Ryan cautioned that the result of the discontinuity is losing your customers instead engaging them. But he offered some advise: communication is not enough!

  • Emphasize on commonality throughout all key-elements of the experience. If you have a design element that does X in one channel of your product or service, make sure it’s respected across all channels.
  • Reduce noise wherever you can. Find things that will trip users up.
  • Start from the core. Prioritize 3 things that your product must embody, build those into each channel with a level of consistency that won’t lose your customers.

Delivering one experience across many channels done by many different teams is no easy task. I am excited to see what we come up with and how we pull it off! I think it will be worth it at the end.

Communicating ideas through an organization – Andrew Crow

When a speaker starts a talk with a James Kirk reference, you can’t help but listen on to figure out how you too can win Koboyashi Maru challenge… Actually I am not a big star trek fan, but I am a huge dork nonetheless.

Andrew’s talk puts much more eloquently what I tried to write about in this article: “Six Techniques for advocating design in your organization“. (Shameless self-plug is allowed on my own blog 🙂 )


Here are Andrew’s 6 tips:

1. Understand people:

Your coworkers are people, they have emotions, motivations and goals.
Andrew favored Myers Briggs test, apparently they do it openly at Adapative Path and it helps them understand how to approach each person differently when they communicate with each other. I personally think this is a great idea as long as it’s used for good and not evil. Good – help each person understand how to communicate effectively with their colleagues. Evil – use it to box people into groups and create stereotypes that are not helpful to team building.

2. Motivation:

Find out what motivates people and appeal to them from that angle.
Navigating politics: Manage people and organizations and recognize your constraints. Minimize negative impact on those constraints. Manage expectations.

Manage up: make sure the boss knows what you need to be successful. But pick your battles. I know I’ve made this mistake before and very soon realized I didn’t pick the right battles. Often times I could mitigate it, but sometimes it’s too late. It takes time to practice this, especially if you are a passionate person 🙂

Manage down: Set up team’s environment and mindsets. Protect and serve those around you. I think this is important even if you don’t have anyone reporting to you. I’ve been more conscious about this lately with people I collaborate with.

3. Moving the sub-conscious cheese:

Nice analogy. Change perception and undrstanding through gradual adjustment. “How can you help them help you?”

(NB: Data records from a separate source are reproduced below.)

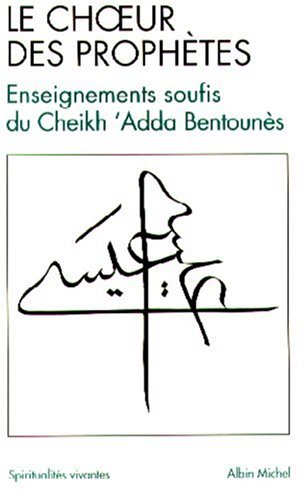 Le Choeur des prophètes : Ainsi a parlé le Cheikh Sidi Hadj 'Adda Bentounès francais
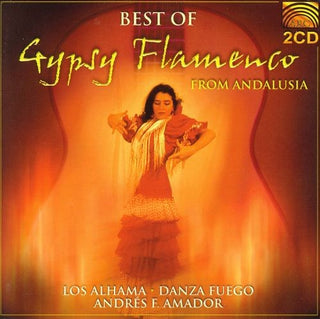 Alhama / Danza Fuego  / Amador,Andres Fernandez- Best Of Gypsy Flamenco Andalusia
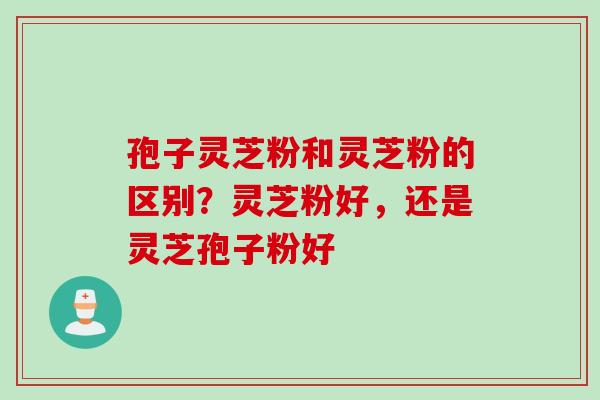 孢子灵芝粉和灵芝粉的区别？灵芝粉好，还是灵芝孢子粉好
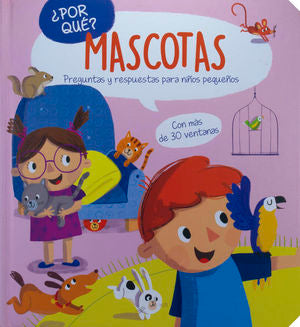 ¿Por qué? Mascotas. Preguntas y respuestas para niños pequeños / pd.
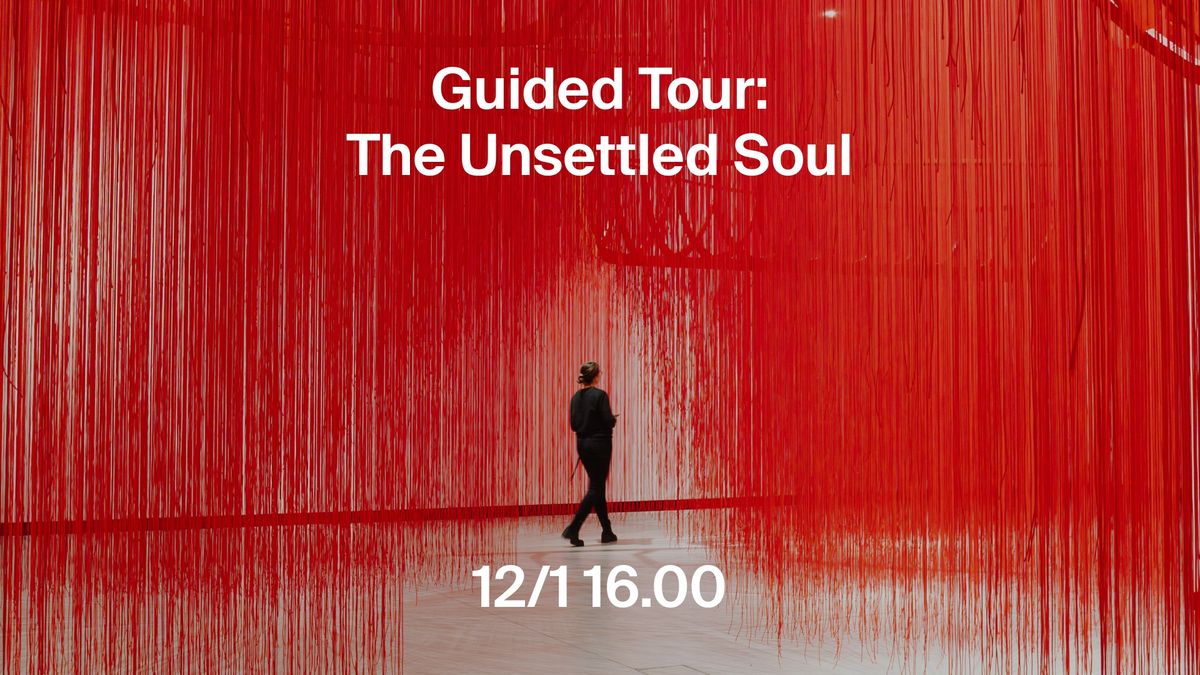 Guided Tour: The Unsettled Soul (in ENG)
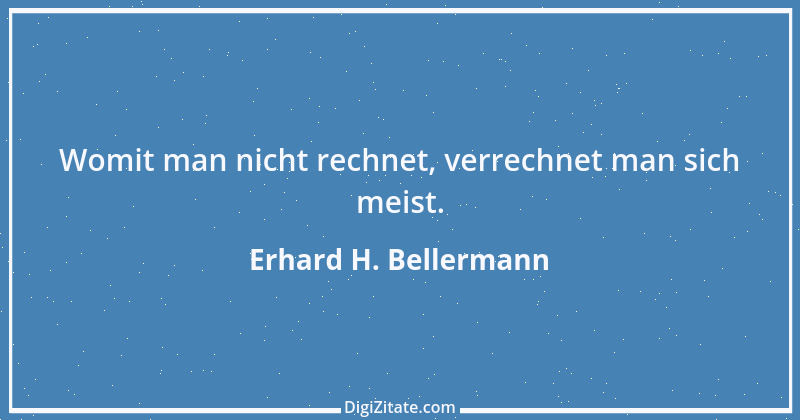 Zitat von Erhard H. Bellermann 559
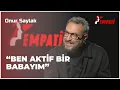 Onur Saylak - Ben Biraz Fazla Aktif Bir Babayim Empati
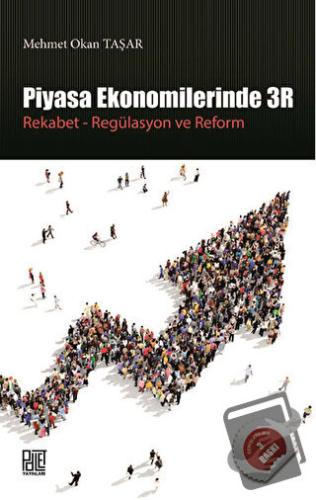 Piyasa Ekonomilerinde 3R - Mehmet Okan Taşar - Palet Yayınları - Fiyat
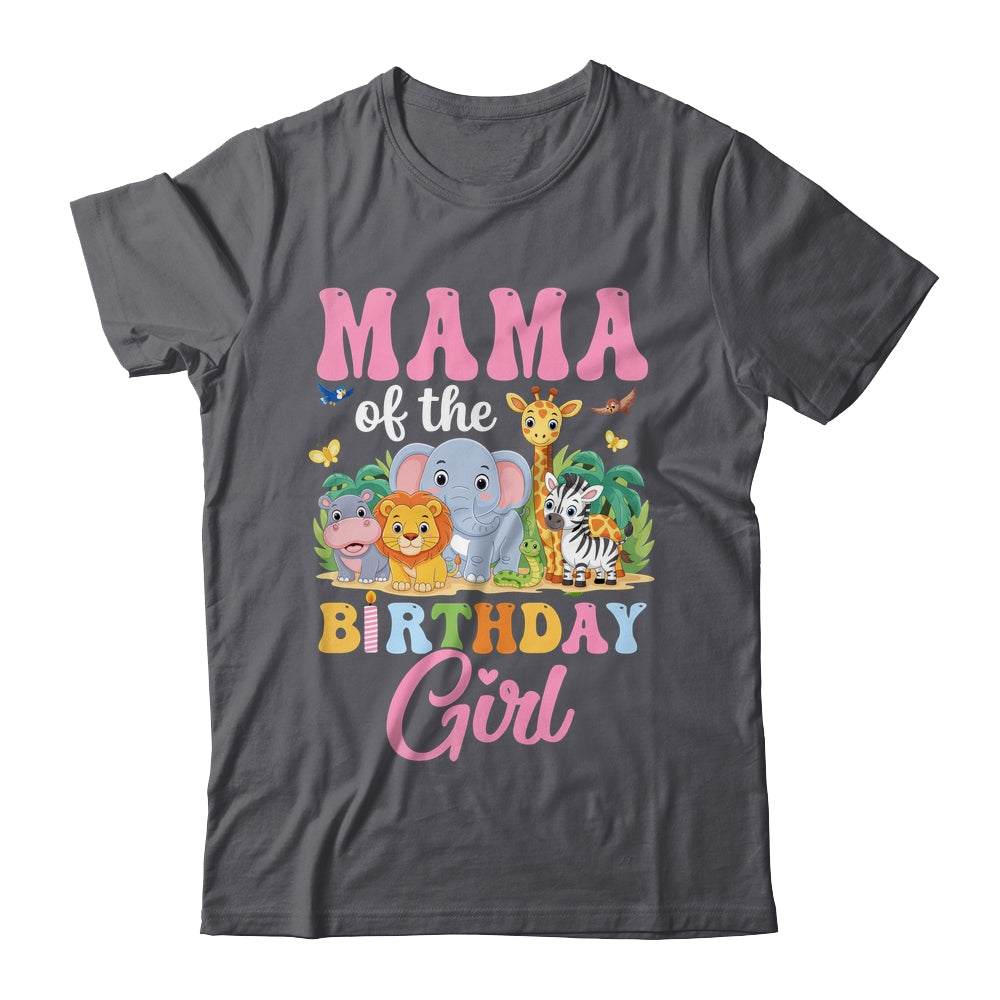 Mama Of The Birthday Girl Kids Safari Jungle Animal Shirt & Hoodie | teecentury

4 . Bulid credibility and share knowledge:

Increase other’s awareness and understanding removes barriers and levels the field. I think this is really hard to do and I am constantly trying to find better ways to help me do this. I often see designers take a more Nazi approach and talk at people about design and its value. That doesn’t seem to work very well. I have been guilty of this in this past. Recently, I’ve taken a real conscious effort to take an informal and collaborative approach to help my colleagues understand my work – I tend to choose working with them and showing results along the way rather than preaching. However, through that relationship building, I feel you set up a lot more opportunities for them to ask questions, thus giving you an opportunity to share and build credibility. It’s a long and slow process I think.

5. Using influence:

I love this quote: “You can accomplish anything you want in life provided that you don’t mind who gets the credit” – Harry S Truman.

Using influence and getting your message through your influencers to the person who can help you make the change – is not evil! I have seen people who tried to practice this but were sneaky about it. That does not serve anyone very well. If you are trying to bring positive changes to your organization, find those who can help you help them! It’s ok to do, moreover, it’s hard work also.